Texting and social media NJ family law
By Kalavruzos, Mumola and Hartman (KMH) LLC.
Does anyone even remember what it was like to write an angry letter? Not send an angry email, dash off a fuming text, or send a seething message over Facebook, but actually sit down, consider what you’re about to write, and compose an angry letter?
Seems like a relic of a forgotten age, truthfully.
But it did have one distinct advantage: If you were going to write something, you had to take time to do it. You had to think about it. You had to physically write it, find an envelope, put a stamp on it. It took some doing, and all the while, it allowed you the opportunity to stop writing this strongly-worded missive.
Consider: You’re going through a divorce, maybe a custody battle. You’ve got some choice words for the person on the other side. You’re steamed and can’t take it anymore. So you … write a letter, send it out? Maybe. But probably not. You’d think twice, and realize whatever you write might end up being used against you.
Today, though? All too easy to fire off a message you’re going to regret. A few taps on your smartphone and three seconds later, you’ve given your opposition smoking gun-type material to present to the judge.

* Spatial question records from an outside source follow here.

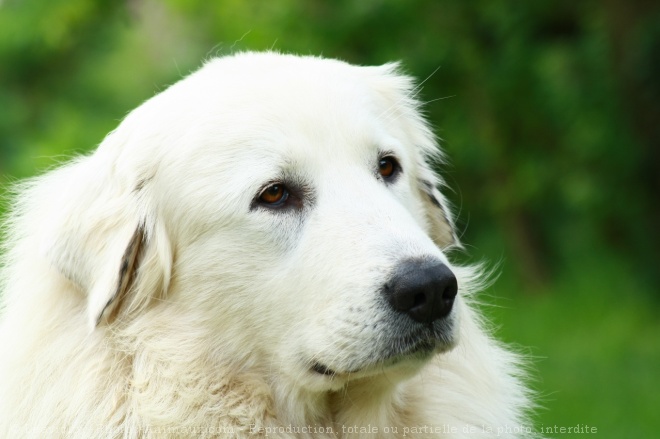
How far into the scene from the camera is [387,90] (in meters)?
4.33

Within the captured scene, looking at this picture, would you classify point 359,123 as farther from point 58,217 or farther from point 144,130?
point 58,217

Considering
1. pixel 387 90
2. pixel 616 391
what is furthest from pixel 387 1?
pixel 387 90

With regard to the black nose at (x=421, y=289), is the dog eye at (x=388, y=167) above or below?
above

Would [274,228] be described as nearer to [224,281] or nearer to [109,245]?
[224,281]

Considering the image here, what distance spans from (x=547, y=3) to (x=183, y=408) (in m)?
8.75

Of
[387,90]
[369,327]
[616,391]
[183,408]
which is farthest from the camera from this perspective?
[616,391]

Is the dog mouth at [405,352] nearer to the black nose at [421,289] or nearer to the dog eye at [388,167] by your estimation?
the black nose at [421,289]

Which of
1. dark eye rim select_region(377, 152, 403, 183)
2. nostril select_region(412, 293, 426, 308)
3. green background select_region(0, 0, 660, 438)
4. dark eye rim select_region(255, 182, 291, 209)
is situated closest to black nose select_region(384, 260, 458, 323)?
nostril select_region(412, 293, 426, 308)

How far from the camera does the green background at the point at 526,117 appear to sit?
9.75m

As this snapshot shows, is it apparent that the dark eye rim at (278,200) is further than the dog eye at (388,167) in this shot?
No

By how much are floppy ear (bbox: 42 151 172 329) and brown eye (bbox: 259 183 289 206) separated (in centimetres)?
45

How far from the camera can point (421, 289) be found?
334cm

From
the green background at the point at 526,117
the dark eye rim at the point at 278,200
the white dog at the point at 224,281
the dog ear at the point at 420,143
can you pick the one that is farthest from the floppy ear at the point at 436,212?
the green background at the point at 526,117

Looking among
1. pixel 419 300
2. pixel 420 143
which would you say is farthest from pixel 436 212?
pixel 419 300
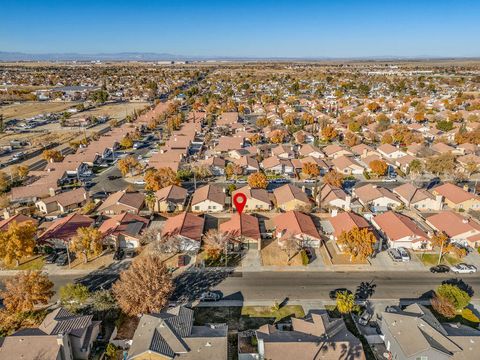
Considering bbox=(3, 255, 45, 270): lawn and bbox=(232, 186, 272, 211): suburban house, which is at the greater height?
bbox=(232, 186, 272, 211): suburban house

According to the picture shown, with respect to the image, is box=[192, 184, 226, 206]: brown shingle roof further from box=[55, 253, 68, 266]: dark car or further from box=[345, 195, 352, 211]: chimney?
box=[55, 253, 68, 266]: dark car

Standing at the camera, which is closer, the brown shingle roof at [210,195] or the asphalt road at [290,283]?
the asphalt road at [290,283]

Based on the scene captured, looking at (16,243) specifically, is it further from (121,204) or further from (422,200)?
(422,200)

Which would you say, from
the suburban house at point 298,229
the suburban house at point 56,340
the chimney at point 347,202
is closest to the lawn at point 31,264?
the suburban house at point 56,340

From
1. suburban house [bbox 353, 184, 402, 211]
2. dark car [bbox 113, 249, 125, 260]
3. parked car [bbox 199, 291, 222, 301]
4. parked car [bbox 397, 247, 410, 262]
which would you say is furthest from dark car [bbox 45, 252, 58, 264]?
suburban house [bbox 353, 184, 402, 211]

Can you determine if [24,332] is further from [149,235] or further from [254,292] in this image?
[254,292]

“One text can sink your case,” said Michael Lento, a KMHL partner specializing in family law. “One email sent in a heated moment could do you in.”
In short: Quit sending electronic messages that could come back and bite you later.

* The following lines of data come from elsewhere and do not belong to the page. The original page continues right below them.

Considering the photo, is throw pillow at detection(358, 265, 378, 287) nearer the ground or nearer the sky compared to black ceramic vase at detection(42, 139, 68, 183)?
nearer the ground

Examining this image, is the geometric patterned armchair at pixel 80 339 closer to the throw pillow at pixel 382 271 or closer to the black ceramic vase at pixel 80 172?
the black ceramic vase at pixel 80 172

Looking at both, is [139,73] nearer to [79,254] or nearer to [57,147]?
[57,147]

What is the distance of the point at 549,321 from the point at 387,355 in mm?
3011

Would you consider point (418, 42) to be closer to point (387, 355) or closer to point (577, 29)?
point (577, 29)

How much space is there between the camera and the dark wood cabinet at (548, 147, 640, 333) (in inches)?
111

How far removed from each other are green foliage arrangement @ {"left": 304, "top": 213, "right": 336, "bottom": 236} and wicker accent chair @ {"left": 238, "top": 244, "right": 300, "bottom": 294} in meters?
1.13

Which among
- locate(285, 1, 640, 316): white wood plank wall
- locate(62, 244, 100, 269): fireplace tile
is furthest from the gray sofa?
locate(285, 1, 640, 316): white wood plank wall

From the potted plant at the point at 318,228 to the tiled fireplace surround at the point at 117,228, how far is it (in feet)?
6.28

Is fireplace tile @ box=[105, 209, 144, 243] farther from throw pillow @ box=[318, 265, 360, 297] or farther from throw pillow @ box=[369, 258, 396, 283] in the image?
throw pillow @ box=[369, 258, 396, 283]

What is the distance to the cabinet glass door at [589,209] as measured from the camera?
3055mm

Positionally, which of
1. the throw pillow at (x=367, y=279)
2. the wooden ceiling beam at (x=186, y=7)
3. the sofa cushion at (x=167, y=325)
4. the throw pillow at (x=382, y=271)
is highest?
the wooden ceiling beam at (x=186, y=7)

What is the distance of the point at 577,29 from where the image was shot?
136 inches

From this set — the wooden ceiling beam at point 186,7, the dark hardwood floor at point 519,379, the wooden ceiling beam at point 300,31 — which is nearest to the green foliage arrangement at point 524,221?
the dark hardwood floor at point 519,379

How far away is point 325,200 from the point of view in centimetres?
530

“Before you hit ‘send,’ ask yourself if you’d be OK with third parties reading this,” Lento said. “Specifically, a lawyer for the other side or a judge.”

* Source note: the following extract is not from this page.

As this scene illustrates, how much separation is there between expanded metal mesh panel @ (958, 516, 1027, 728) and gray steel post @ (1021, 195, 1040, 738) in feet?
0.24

And just because you hit ‘delete’ on your end doesn’t mean the electronic message vanishes forever. The recipient would have a copy, of course, and even the most innocent electronic transmissions can put you on the defensive.
And it’s not just what you write.
“You need to be careful about what pictures you share,” Lento said. “For instance, if you’re involved in a custody case and post a beautiful picture of your daughter and there’s empty beer bottles in the background, this can be used against you. In can be inferred there’s an alcohol issue in your home. Maybe those bottles are 20 years old and you use them as vases, but now it’s a battle you don’t need.”
Lento advises people to put themselves on the other side.
“Before you post or send anything, consider how it might look,” he said. “Consider if you would use this in court if you were given it. Consider the angles. Most of all, consider not sending or posting it.”